Expert

Wet AMD Treatment: What’s on the Horizon?

Scheie Eye Institute, University of Pennsylvania
Thursday, June 29, 2017
Wet age-related macular degeneration (AMD): What's on the Horizon?

New long-lasting medications are now in clinical trials for wet age-related macular degeneration. Learn more about these new options that may decrease the frequency of eye injections.

For many patients with wet AMD, the anti-VEGF drugs have worked wonders. These medicines, which are injected into the eye, typically every month or two, include Lucentis, Eylea, and Avastin.

They are called anti-VEGF because they work by blocking the activity of vascular endothelial growth factor (VEGF), a protein that promotes blood vessel growth.

They often protect the central vision in patients who, if they had the disease 10 years ago, might have lost their vision. However, the injections are not without problems. The burden of having an injection into the eye every month is significant. My patients always want to know when longer lasting drugs will be available.

On the Horizon

Sustained Release Lucentis
Now, there are several longer lasting versions on the horizon. Genentech, the maker of Lucentis, has a sustained release system in phase II clinical trials. The study is called LADDER, and has enrolled 220 patients. The system has received “fast track” designation by the FDA, which could result in a faster approval.

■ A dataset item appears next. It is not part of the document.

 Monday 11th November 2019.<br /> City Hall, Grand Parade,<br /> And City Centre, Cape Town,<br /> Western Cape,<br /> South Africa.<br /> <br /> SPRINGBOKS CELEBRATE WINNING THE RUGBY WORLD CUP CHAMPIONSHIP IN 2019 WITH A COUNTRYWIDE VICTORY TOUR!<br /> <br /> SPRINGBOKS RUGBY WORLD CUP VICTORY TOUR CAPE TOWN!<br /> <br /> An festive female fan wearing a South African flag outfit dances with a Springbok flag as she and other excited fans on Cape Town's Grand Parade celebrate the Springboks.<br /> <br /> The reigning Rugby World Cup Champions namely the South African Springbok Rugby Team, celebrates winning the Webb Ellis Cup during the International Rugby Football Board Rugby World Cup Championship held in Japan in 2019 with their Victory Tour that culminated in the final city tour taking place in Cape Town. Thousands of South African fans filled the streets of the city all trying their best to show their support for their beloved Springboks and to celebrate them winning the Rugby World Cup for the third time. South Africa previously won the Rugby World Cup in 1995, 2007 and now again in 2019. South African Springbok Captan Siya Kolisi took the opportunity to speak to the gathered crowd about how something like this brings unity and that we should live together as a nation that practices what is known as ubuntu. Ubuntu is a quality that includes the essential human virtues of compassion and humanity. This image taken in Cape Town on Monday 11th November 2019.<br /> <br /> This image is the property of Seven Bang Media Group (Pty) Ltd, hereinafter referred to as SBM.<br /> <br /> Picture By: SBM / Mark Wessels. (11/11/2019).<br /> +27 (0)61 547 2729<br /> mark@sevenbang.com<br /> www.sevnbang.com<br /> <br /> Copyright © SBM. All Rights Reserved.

The device is implanted into the eye in a relatively simple operating room procedure. Most of the device resides inside the eye, and out of view. Part of it is flush with the eye wall (the sclera). Through this portion, an ophthalmologist can refill the device, using a technique similar to the current monthly injections. The eye doctor will likely need to refill the implant every 4-6 months.

Sustained Release Eylea
Regeneron, which makes Eylea, is also developing a sustained release system, but it is not yet in clinical trials. It involves incorporating Eylea into a gel, which, after injection into the eye, releases the drug slowly.

Abicipar
Another anti-VEGF drug with the potential to have longer-lasting effects is Abicipar, developed by Allergan in partnership with Molecular Partners. This protein is similar to an antibody and appears to remain in the eye for longer periods than the other anti-VEGF medications. Phase II trials suggested the medication may only need to be injected every three months. It is now in phase III trials, with results expected in 2018.

A Class that Failed

Unfortunately, another class of drugs that looked promising in phase II trials, and held out promise for less frequent injections, has now failed phase III trials. These drugs targeted  platelet derived growth factor (PDGF), which is involved in the growth of abnormal new blood vessels in wet AMD. Two different drugs, Fovista and Rinucumab were proven ineffective.

Summary

Now that VEGF has been identified as an important target for wet AMD patients, it is likely that longer-lasting anti-VEGF drugs will be available within the next few years. In addition, new molecular targets involved in abnormal blood vessel growth are being identified through research supported by NIH, BrightFocus Foundation, and others.  It is likely that blocking these, in addition to VEGF, will prove more effective and less burdensome than the current anti-VEGF treatments.

Resources:

The information provided here is a public service of the BrightFocus Foundation and should not in any way substitute for personalized advice of a qualified healthcare professional; it is not intended to constitute medical advice. Please consult your physician for personalized medical advice. BrightFocus Foundation does not endorse any medical product, therapy, or resources mentioned or listed in this article. All medications and supplements should only be taken under medical supervision. Also, although we make every effort to keep the medical information on our website updated, we cannot guarantee that the posted information reflects the most up-to-date research.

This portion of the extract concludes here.